In contrast to previous in vivo preclinical drug testing studies using xenografts derived from established breast cancer cell lines, we were interested in determining preclinical drug efficacy in patient-derived TNBC orthotopic xenograft models generated from human tumors obtained fresh from the operating room. Personalized tumorgraft models, also called “avatars”, propagated using patient-derived tumors have shown some success when used to guide clinical treatment in patients with advanced cancer [45, 46].

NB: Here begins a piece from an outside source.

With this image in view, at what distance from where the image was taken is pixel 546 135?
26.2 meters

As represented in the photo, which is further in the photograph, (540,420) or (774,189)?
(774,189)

We generated a panel of seven patient-derived orthotopic xenograft models of primary and metastatic TNBC and showed that these models recapitulated histologic and molecular features of the patients’ tumors from which they were derived. We used the Connectivity Map, a compendium of genome-wide transcriptional data from cultured human cells treated with bioactive small molecules, to determine a rapamycin response signature. Applying this signature to large breast cancer datasets stratified into intrinsic breast cancer subtypes, we predicted that most BLBCs would show some sensitivity to rapamycin. We then proceeded with in vivo drug testing of two mTOR inhibitors, sirolimus and temsirolimus, in our patient-derived TNBC models, which demonstrated significant growth inhibition by both drugs. However, while growth inhibition was very impressive for all TNBC xenografts, none had complete tumor ablation. Our results strongly support the use of mTOR inhibitors as part of combined therapy for TNBC in preclinical and clinical trials and suggest the need for further investigations into appropriate drug combinations.

Materials and methods

Establishment of patient-derived orthotopic xenografts

Both the Stanford University Research Compliance Office’s Human Subjects Research and IRB Panel and Stanford’s Administrative Panel on Laboratory Animal Care (APLAC) approved this study. After obtaining informed written patient consent, breast cancer tissues were obtained fresh from operating rooms at Stanford Hospital and Clinics. In six cases of TNBC (SUTI097, SUTI103, SUTI110, SUTI151, SUTI319, SUTI368), fresh tumor tissue was sterilely obtained from primary breast cancer tissue that was undergoing surgical excision, and in one case (SUTI151M), the tumor tissue was taken fresh from a soft tissue TNBC metastasis to the quadriceps muscle in the thigh that was undergoing biopsy (SUTI151M is from the same patient who had months earlier donated a piece of her primary breast tumor SUTI151). Portions were frozen or placed in formalin and embedded in paraffin for later analyses. Fresh tumor tissue was kept on ice in RPMI 1640 medium supplemented with penicillin/streptomycin and 10% heat inactivated FBS (Invitrogen-Life Technologies, Carlsbad, CA, USA) for transport, minced into one to two millimeter fragments, then sterilely and orthotopically transplanted into the number two mammary fat pads of 5 to 10 female NOD SCID mice (NOD.CB17-Prkdc scid /J, Jackson Laboratory West, Sacramento, CA, USA). Briefly, the mice were anesthetized by inhalation of 1 to 3% isoflurane, their hair was clipped, and their skin sterilized with povidone-iodine and alcohol. A small skin incision was made in the lateral flank and minced tumor chunks were mixed with LDEV-free Matrigel (BD Biosciences, San Jose, CA, USA) and implanted into the mammary fat pad by trochar insertion. The incision site was closed with Vetbond tissue adhesive (3 M, St. Paul, MN, USA). Mice were maintained in pathogen-free animal housing. The established xenografts were subsequently passaged from mouse to mouse to expand xenograft numbers; xenograft tumors were also stored frozen in FBS containing 10% dimethyl sulfoxide (DMSO, EMD Chemicals Inc., Billerica, MA, USA) solution for future engraftment. Xenograft tumor tissue was frozen on dry ice for RNA isolation and microarray analysis and for subsequent protein analyses. Tumor fragments were also fixed in phosphate buffered saline with 10% formalin (Sigma-Aldrich, St. Louis, MO, USA) for histological studies. All animal care was performed in accordance with Stanford University and IACUC guidelines.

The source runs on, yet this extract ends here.